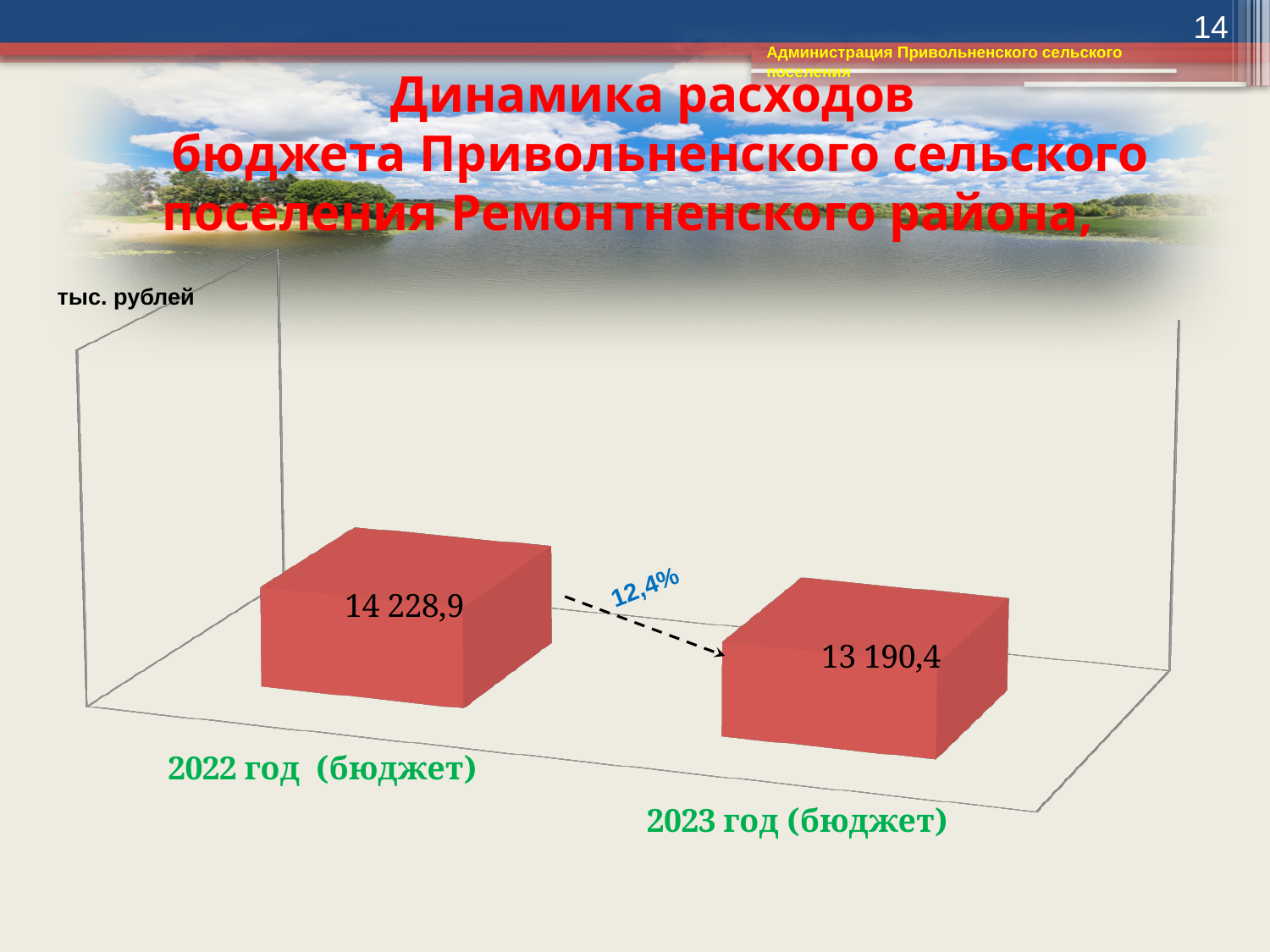
How many categories are shown in the chart? 2 What unit of measurement is shown on the chart? тыс. рублей Which category has the highest value? 2022 год (бюджет) What percentage change is labelled on the arrow between the two bars? 12,4% Which is larger, the value for 2022 год (бюджет) or for 2023 год (бюджет)? 2022 год (бюджет) Which category has the lowest value? 2023 год (бюджет) What is the difference between the values for 2022 год (бюджет) and 2023 год (бюджет)? 1 038,5 What is the value for 2023 год (бюджет)? 13 190,4 What kind of chart is shown on the slide? bar chart Do the values rise or fall from 2022 год (бюджет) to 2023 год (бюджет)? fall What is the value for 2022 год (бюджет)? 14 228,9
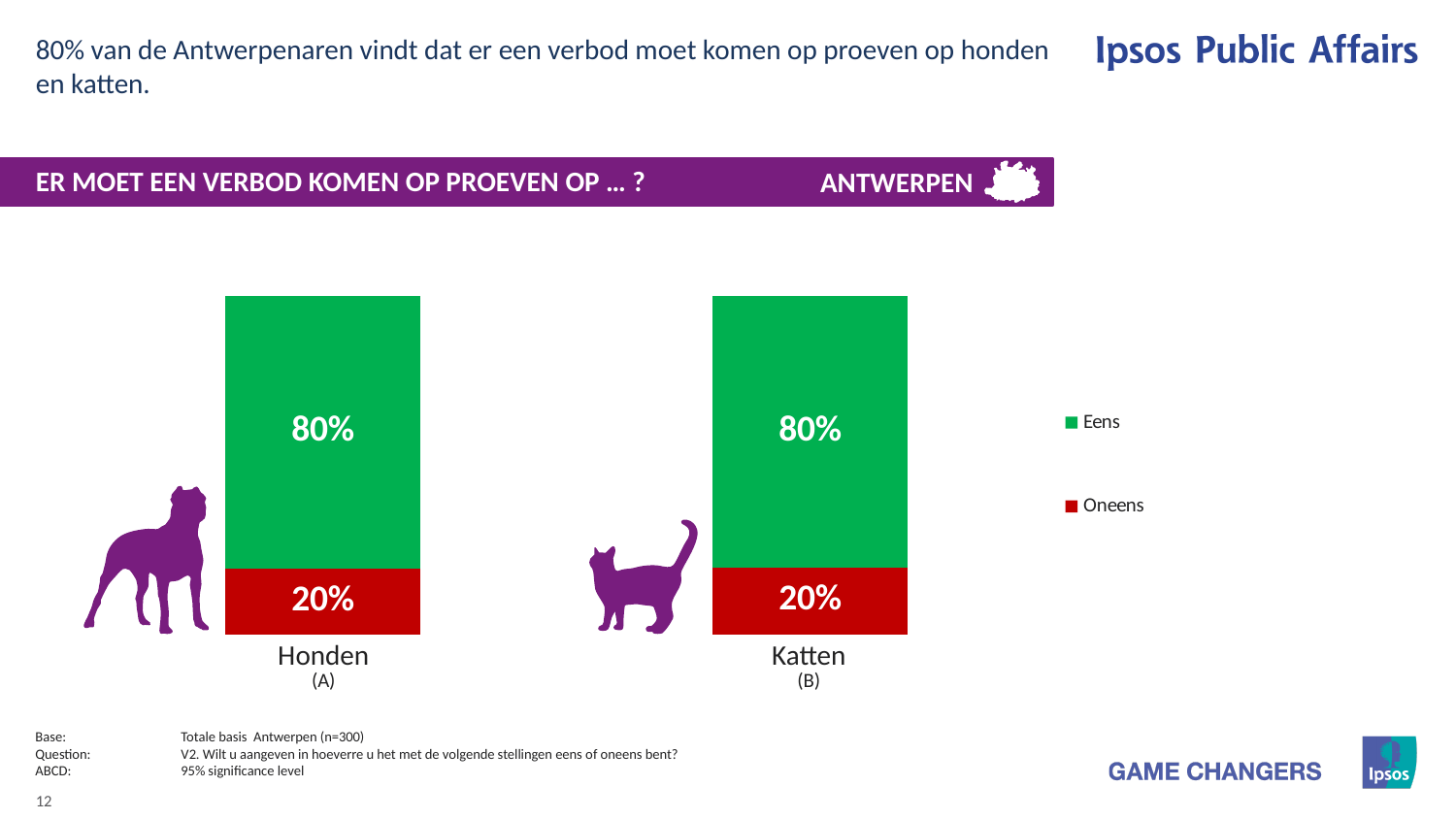
What is the difference between the 'Eens' and 'Oneens' shares for Honden? 60% What percentage of respondents answered 'Eens' for Katten? 80% What percentage of respondents answered 'Oneens' for Honden? 20% How many series does the legend list? 2 What kind of chart is shown on the slide? stacked bar chart Is the 'Eens' share for Honden larger or smaller than the 'Oneens' share for Honden? larger What are the two legend entries of the chart? Eens and Oneens How many categories are shown on the x axis of the chart? 2 What is the total of the stacked bar for Katten? 100% What percentage of respondents answered 'Oneens' for Katten? 20% Which colour represents 'Oneens' in the chart? red What percentage of respondents answered 'Eens' for Honden? 80%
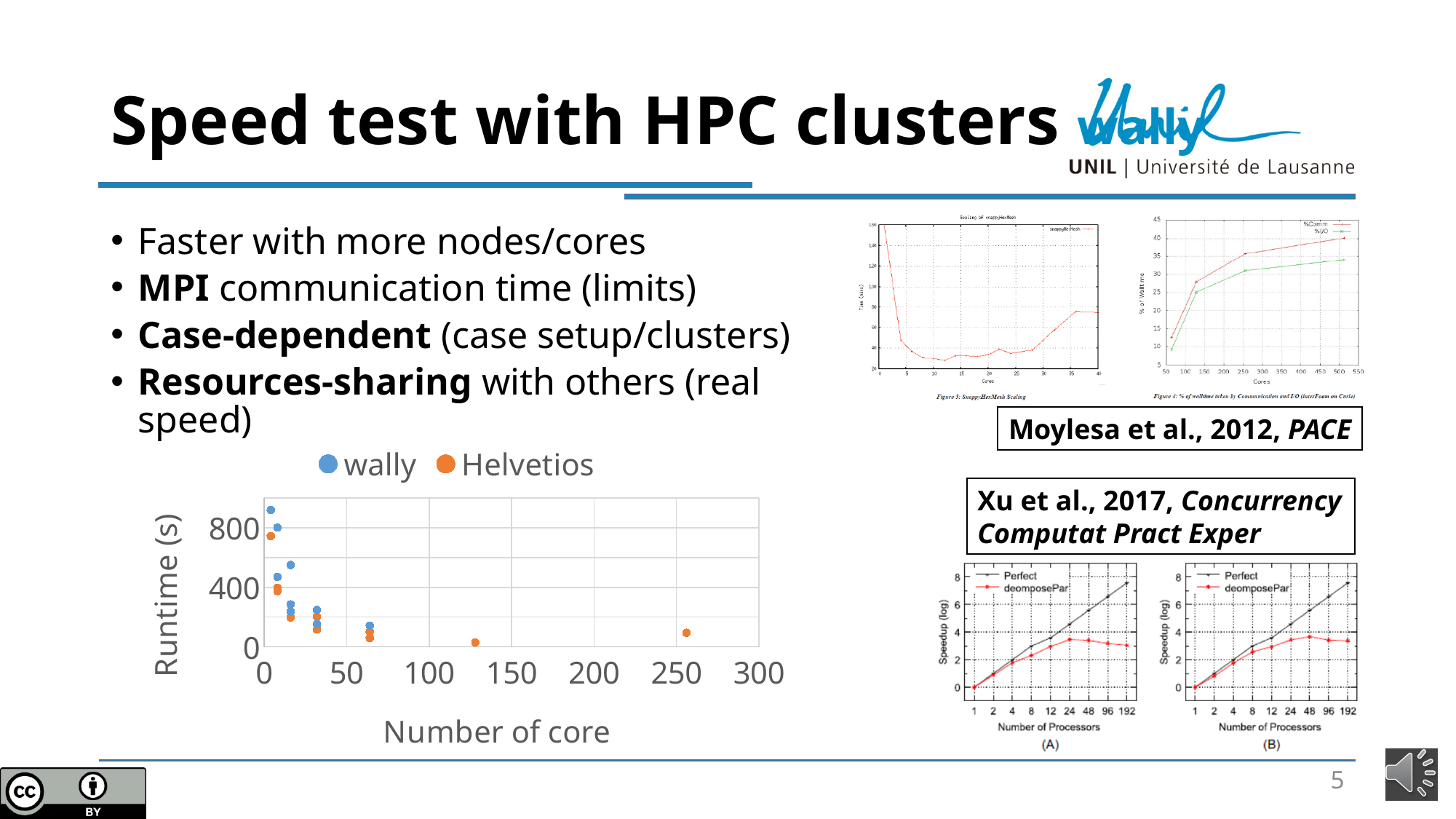
How many series does the legend list in each of the Xu et al., 2017 speedup charts at the bottom right? 2 In the 'Runtime (s)' versus 'Number of core' chart, which series has the highest runtime value plotted? wally In the 'Runtime (s)' versus 'Number of core' chart, is the runtime of the Helvetios point at about 128 cores greater or less than 400? less In the 'Runtime (s)' versus 'Number of core' chart, which colour represents the Helvetios series? orange What kind of chart is the 'Runtime (s)' versus 'Number of core' chart on the left of the slide? scatter chart In the Xu et al., 2017 speedup charts at the bottom right, does the 'Perfect' line rise or fall as the number of processors increases? rise In the 'Runtime (s)' versus 'Number of core' chart, is the highest wally runtime value greater or less than 800? greater In the 'Runtime (s)' versus 'Number of core' chart, what are the two series named in the legend? wally and Helvetios In the 'Runtime (s)' versus 'Number of core' chart, what is the maximum value shown on the x axis? 300 In the 'Runtime (s)' versus 'Number of core' chart, does runtime rise or fall as the number of cores increases? fall In the 'Runtime (s)' versus 'Number of core' chart, is the runtime of the Helvetios point at about 256 cores greater or less than 400? less How many series does the legend of the 'Runtime (s)' versus 'Number of core' chart list? 2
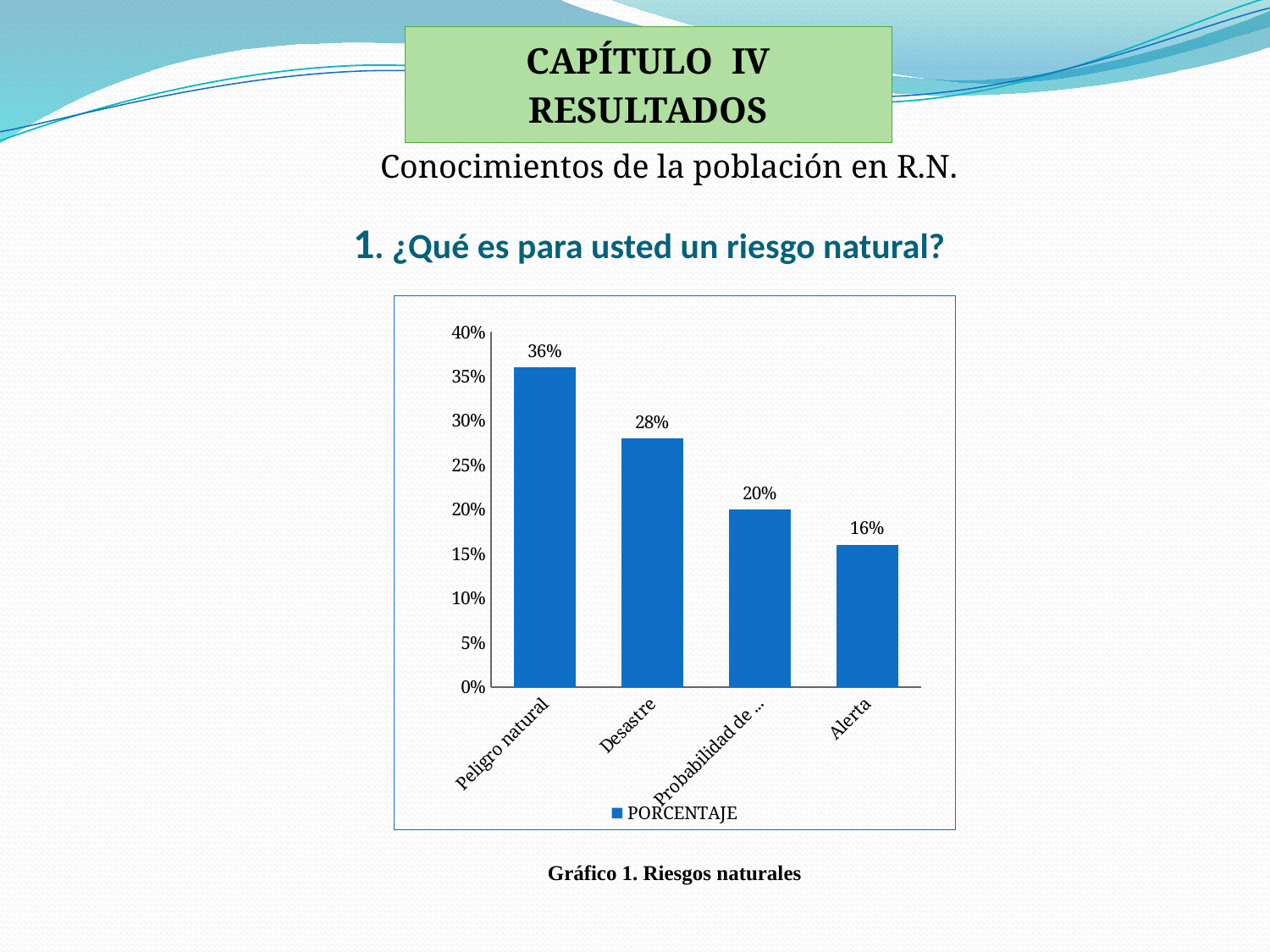
Which is larger, the value for Desastre or the value for Alerta? Desastre Do the values rise or fall from left to right along the x axis? Fall What is the value for Peligro natural? 36% Which category has the lowest value? Alerta Which category has the highest value? Peligro natural What is the value for Desastre? 28% What is the difference between the values for Peligro natural and Desastre? 8% What is the value for Alerta? 16% How many series does the legend list? 1 What is the difference between the values for Desastre and Alerta? 12% What kind of chart is shown? Bar chart How many categories are shown on the x axis? 4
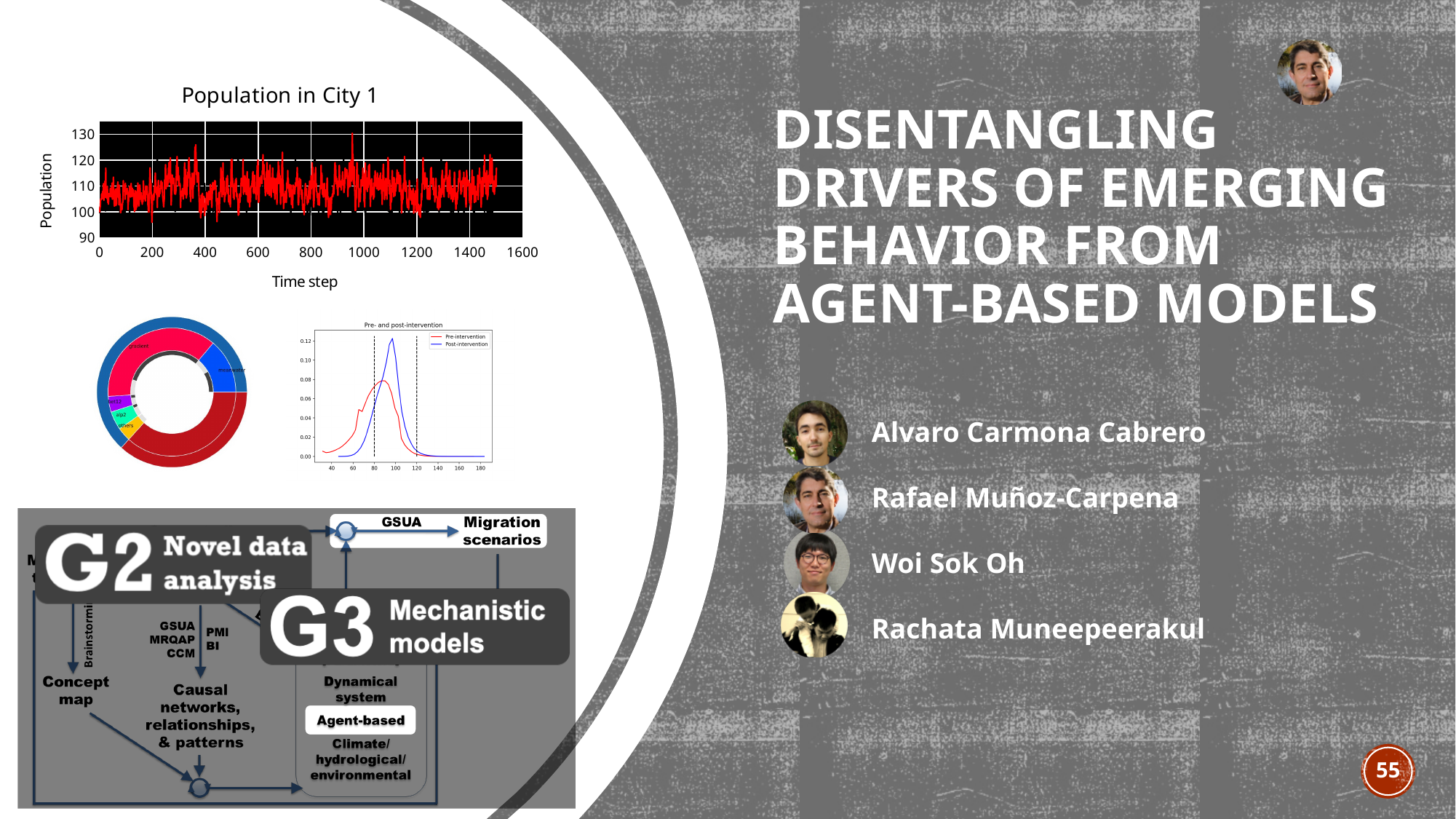
In the 'Pre- and post-intervention' chart, what colour is the Pre-intervention line? red In the 'Population in City 1' chart, what is the label of the x axis? Time step In the 'Population in City 1' chart, what is the highest tick value shown on the y axis? 130 In the 'Pre- and post-intervention' chart, which series reaches the higher peak, Pre-intervention or Post-intervention? Post-intervention What is the title of the chart at the top left of the slide? Population in City 1 In the 'Population in City 1' chart, what is the largest tick value shown on the x axis? 1600 What kind of chart is the 'Population in City 1' chart? line chart In the 'Population in City 1' chart, is the population at time step 0 greater or less than 120? less What kind of chart is the ring-shaped chart in the middle left of the slide? donut (pie) chart In the 'Pre- and post-intervention' chart, is the peak of the Post-intervention curve greater or less than 0.10? greater In the 'Pre- and post-intervention' chart, is the peak of the Pre-intervention curve greater or less than 0.10? less In the 'Pre- and post-intervention' chart, how many series does the legend list? 2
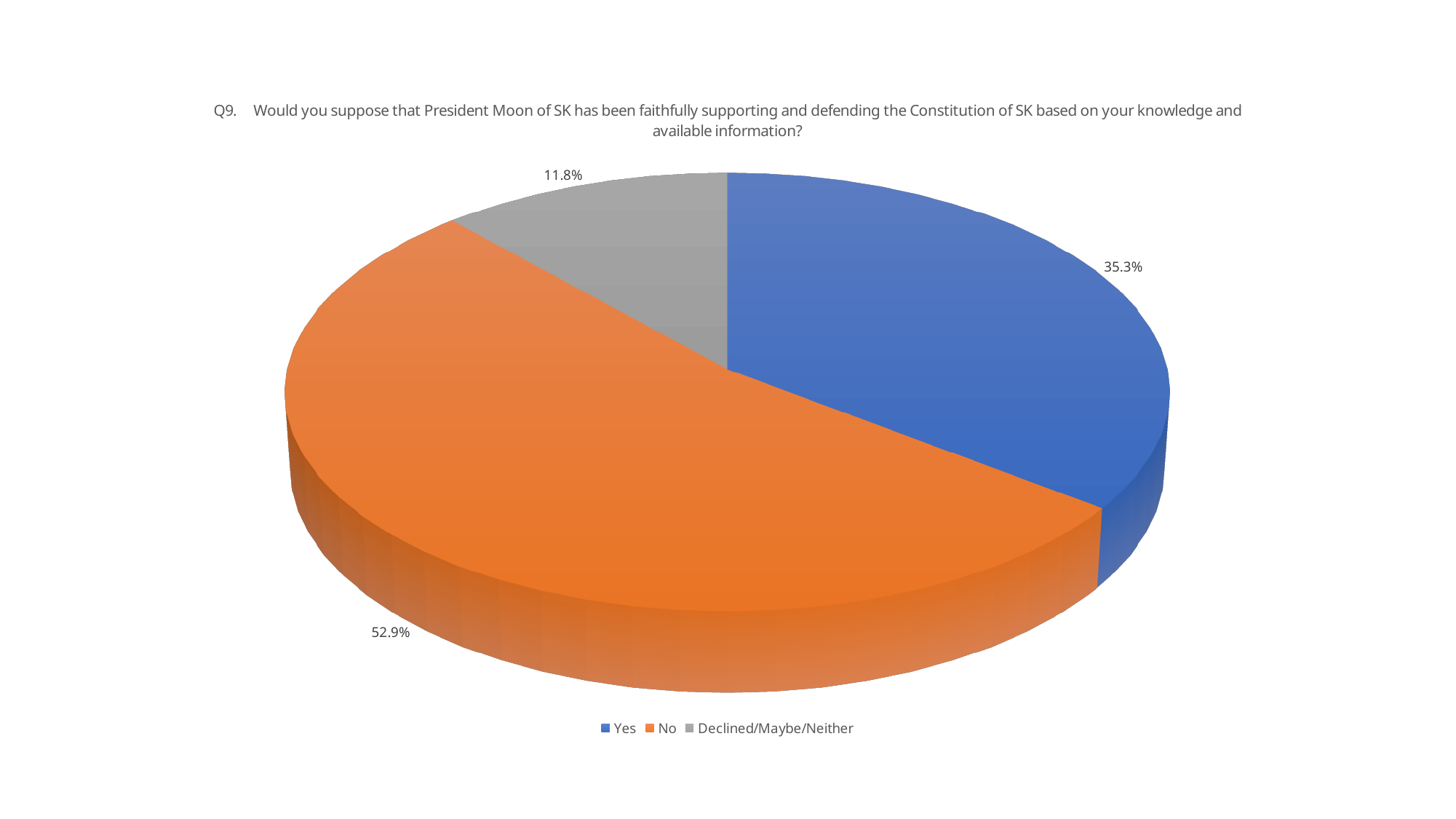
What is the difference in percentage points between the "Yes" share and the "Declined/Maybe/Neither" share? 23.5 What kind of chart is shown on the slide? pie chart Which response has the largest share of the pie? No What percentage of respondents answered "Declined/Maybe/Neither"? 11.8% What percentage of respondents answered "No"? 52.9% What colour is the slice for "No"? orange Which is larger, the share for "Yes" or the share for "No"? No How many slices does the pie chart have? 3 Which response has the smallest share of the pie? Declined/Maybe/Neither How many entries does the legend list? 3 What percentage of respondents answered "Yes"? 35.3% What is the difference in percentage points between the "No" share and the "Yes" share? 17.6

WORK ITEM :: Copy all of the data above word for word, leaving out the pictures.

EXPECTED OUTPUT ::
How many categories are shown in the chart? 2 What unit of measurement is shown on the chart? тыс. рублей Which category has the highest value? 2022 год (бюджет) What percentage change is labelled on the arrow between the two bars? 12,4% Which is larger, the value for 2022 год (бюджет) or for 2023 год (бюджет)? 2022 год (бюджет) Which category has the lowest value? 2023 год (бюджет) What is the difference between the values for 2022 год (бюджет) and 2023 год (бюджет)? 1 038,5 What is the value for 2023 год (бюджет)? 13 190,4 What kind of chart is shown on the slide? bar chart Do the values rise or fall from 2022 год (бюджет) to 2023 год (бюджет)? fall What is the value for 2022 год (бюджет)? 14 228,9
What is the difference between the 'Eens' and 'Oneens' shares for Honden? 60% What percentage of respondents answered 'Eens' for Katten? 80% What percentage of respondents answered 'Oneens' for Honden? 20% How many series does the legend list? 2 What kind of chart is shown on the slide? stacked bar chart Is the 'Eens' share for Honden larger or smaller than the 'Oneens' share for Honden? larger What are the two legend entries of the chart? Eens and Oneens How many categories are shown on the x axis of the chart? 2 What is the total of the stacked bar for Katten? 100% What percentage of respondents answered 'Oneens' for Katten? 20% Which colour represents 'Oneens' in the chart? red What percentage of respondents answered 'Eens' for Honden? 80%
How many series does the legend list in each of the Xu et al., 2017 speedup charts at the bottom right? 2 In the 'Runtime (s)' versus 'Number of core' chart, which series has the highest runtime value plotted? wally In the 'Runtime (s)' versus 'Number of core' chart, is the runtime of the Helvetios point at about 128 cores greater or less than 400? less In the 'Runtime (s)' versus 'Number of core' chart, which colour represents the Helvetios series? orange What kind of chart is the 'Runtime (s)' versus 'Number of core' chart on the left of the slide? scatter chart In the Xu et al., 2017 speedup charts at the bottom right, does the 'Perfect' line rise or fall as the number of processors increases? rise In the 'Runtime (s)' versus 'Number of core' chart, is the highest wally runtime value greater or less than 800? greater In the 'Runtime (s)' versus 'Number of core' chart, what are the two series named in the legend? wally and Helvetios In the 'Runtime (s)' versus 'Number of core' chart, what is the maximum value shown on the x axis? 300 In the 'Runtime (s)' versus 'Number of core' chart, does runtime rise or fall as the number of cores increases? fall In the 'Runtime (s)' versus 'Number of core' chart, is the runtime of the Helvetios point at about 256 cores greater or less than 400? less How many series does the legend of the 'Runtime (s)' versus 'Number of core' chart list? 2
Which is larger, the value for Desastre or the value for Alerta? Desastre Do the values rise or fall from left to right along the x axis? Fall What is the value for Peligro natural? 36% Which category has the lowest value? Alerta Which category has the highest value? Peligro natural What is the value for Desastre? 28% What is the difference between the values for Peligro natural and Desastre? 8% What is the value for Alerta? 16% How many series does the legend list? 1 What is the difference between the values for Desastre and Alerta? 12% What kind of chart is shown? Bar chart How many categories are shown on the x axis? 4
In the 'Pre- and post-intervention' chart, what colour is the Pre-intervention line? red In the 'Population in City 1' chart, what is the label of the x axis? Time step In the 'Population in City 1' chart, what is the highest tick value shown on the y axis? 130 In the 'Pre- and post-intervention' chart, which series reaches the higher peak, Pre-intervention or Post-intervention? Post-intervention What is the title of the chart at the top left of the slide? Population in City 1 In the 'Population in City 1' chart, what is the largest tick value shown on the x axis? 1600 What kind of chart is the 'Population in City 1' chart? line chart In the 'Population in City 1' chart, is the population at time step 0 greater or less than 120? less What kind of chart is the ring-shaped chart in the middle left of the slide? donut (pie) chart In the 'Pre- and post-intervention' chart, is the peak of the Post-intervention curve greater or less than 0.10? greater In the 'Pre- and post-intervention' chart, is the peak of the Pre-intervention curve greater or less than 0.10? less In the 'Pre- and post-intervention' chart, how many series does the legend list? 2
What is the difference in percentage points between the "Yes" share and the "Declined/Maybe/Neither" share? 23.5 What kind of chart is shown on the slide? pie chart Which response has the largest share of the pie? No What percentage of respondents answered "Declined/Maybe/Neither"? 11.8% What percentage of respondents answered "No"? 52.9% What colour is the slice for "No"? orange Which is larger, the share for "Yes" or the share for "No"? No How many slices does the pie chart have? 3 Which response has the smallest share of the pie? Declined/Maybe/Neither How many entries does the legend list? 3 What percentage of respondents answered "Yes"? 35.3% What is the difference in percentage points between the "No" share and the "Yes" share? 17.6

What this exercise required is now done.